После нескольких неудачных попыток я сполз с дивана на пол. Пол подо мной покачнулся и накренился вправо. Чтобы установить равновесие, я свесил голову на левую сторону. Вместе с циркуляркой и сволочью-молотобойцем она весила очень много, и мне удалось выровнять пол. Тяжело дыша, я привалился к стене, закрыл глаза и замер. Вот сука, что ж так тошнит-то? А во рту всю ночь коты трахались, что ли?
Предстояло решить немаловажную задачу – чем похмелиться? Пиво приятней, но им душу не обманешь. А водкой опасно – можно загудеть дня на три.

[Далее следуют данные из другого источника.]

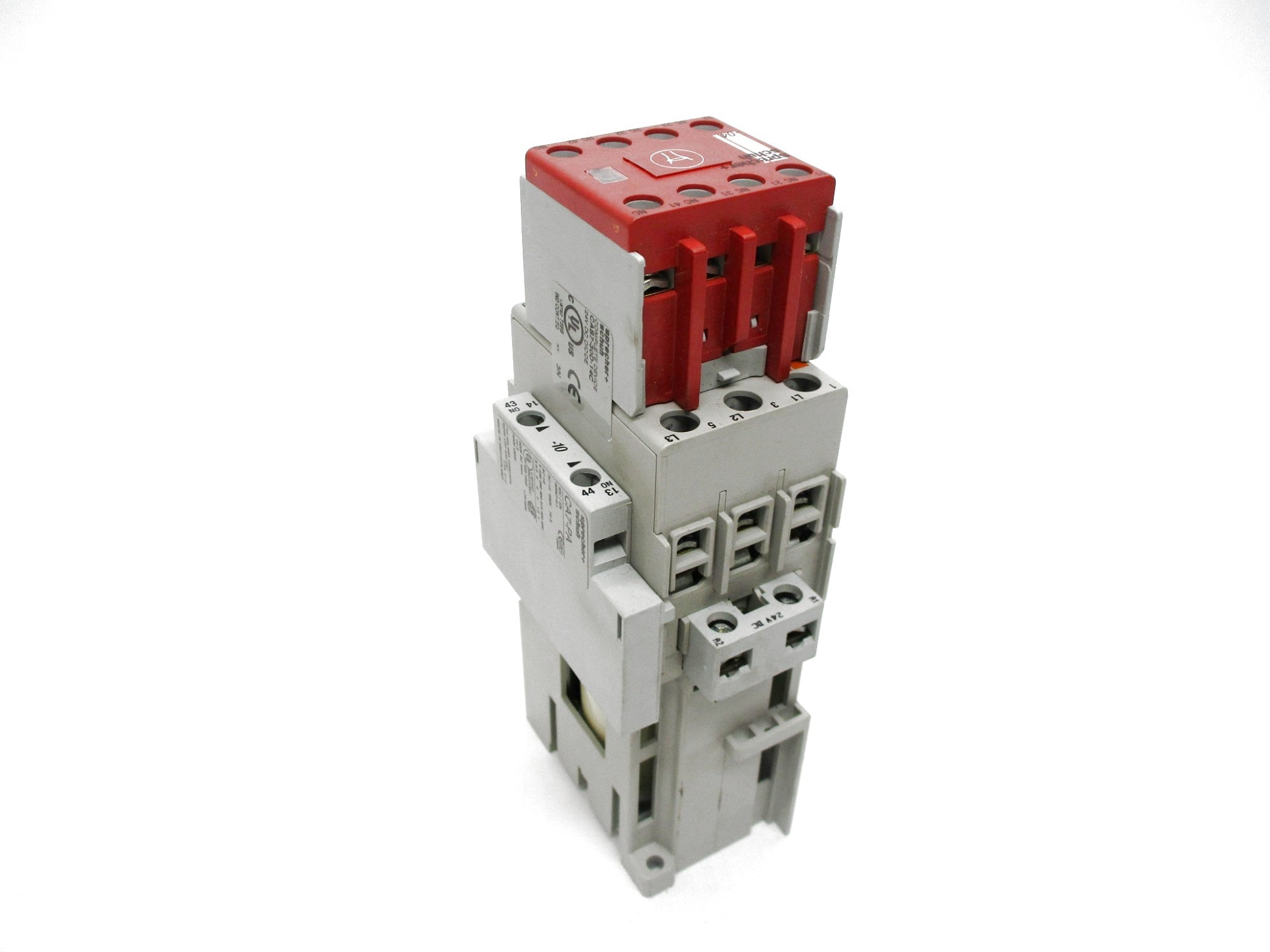 SPRECHNER+SCHUH CAS7-30D-14C (AS PICTURED) NSNP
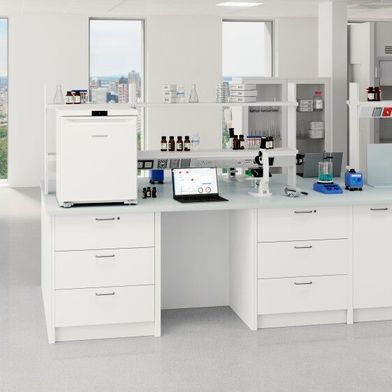Liebherr Professional führt 5-Jahre-Garantie für Labor- und Medizinprodukte ein (Symbolbild) (Bild: Liebherr)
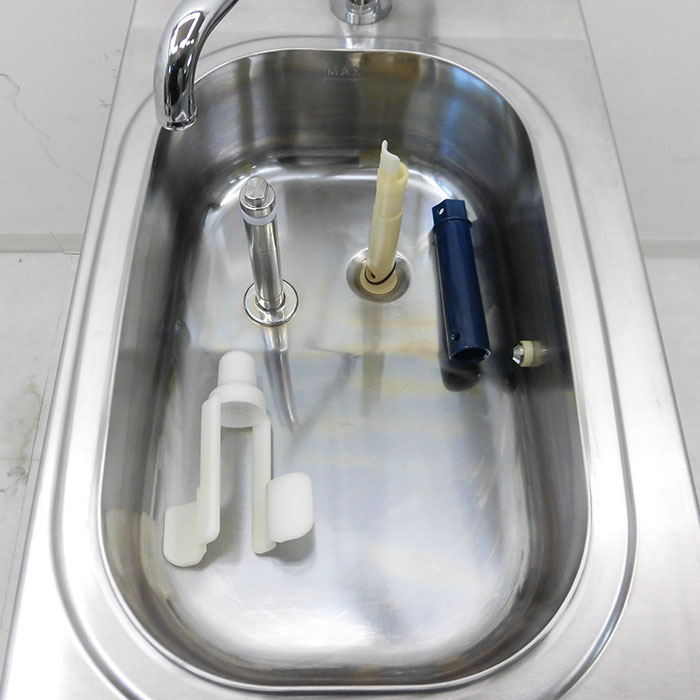 【中古】ソフトクリームフリーザー NA-9424AE 日世 2015年 自動殺菌 ソフトサーバー ニッセイ【動産王】 富山☆送料無料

Один знакомый говорил: "Неосторожное похмелье приводит к длительному запою". Я, конечно, не алкоголик, но лиха беда – начало.
Я абсолютно ничего не помнил из второй половины вчерашнего вечера. Но точно знал, что постепенно вспомню большую часть того, что произошло. А остальное расскажут другие. Хорошо, что память приходит постепенно. Ведь если проснуться, и вспомнить сразу всё, что было… Можно сразу помереть от рака совести2.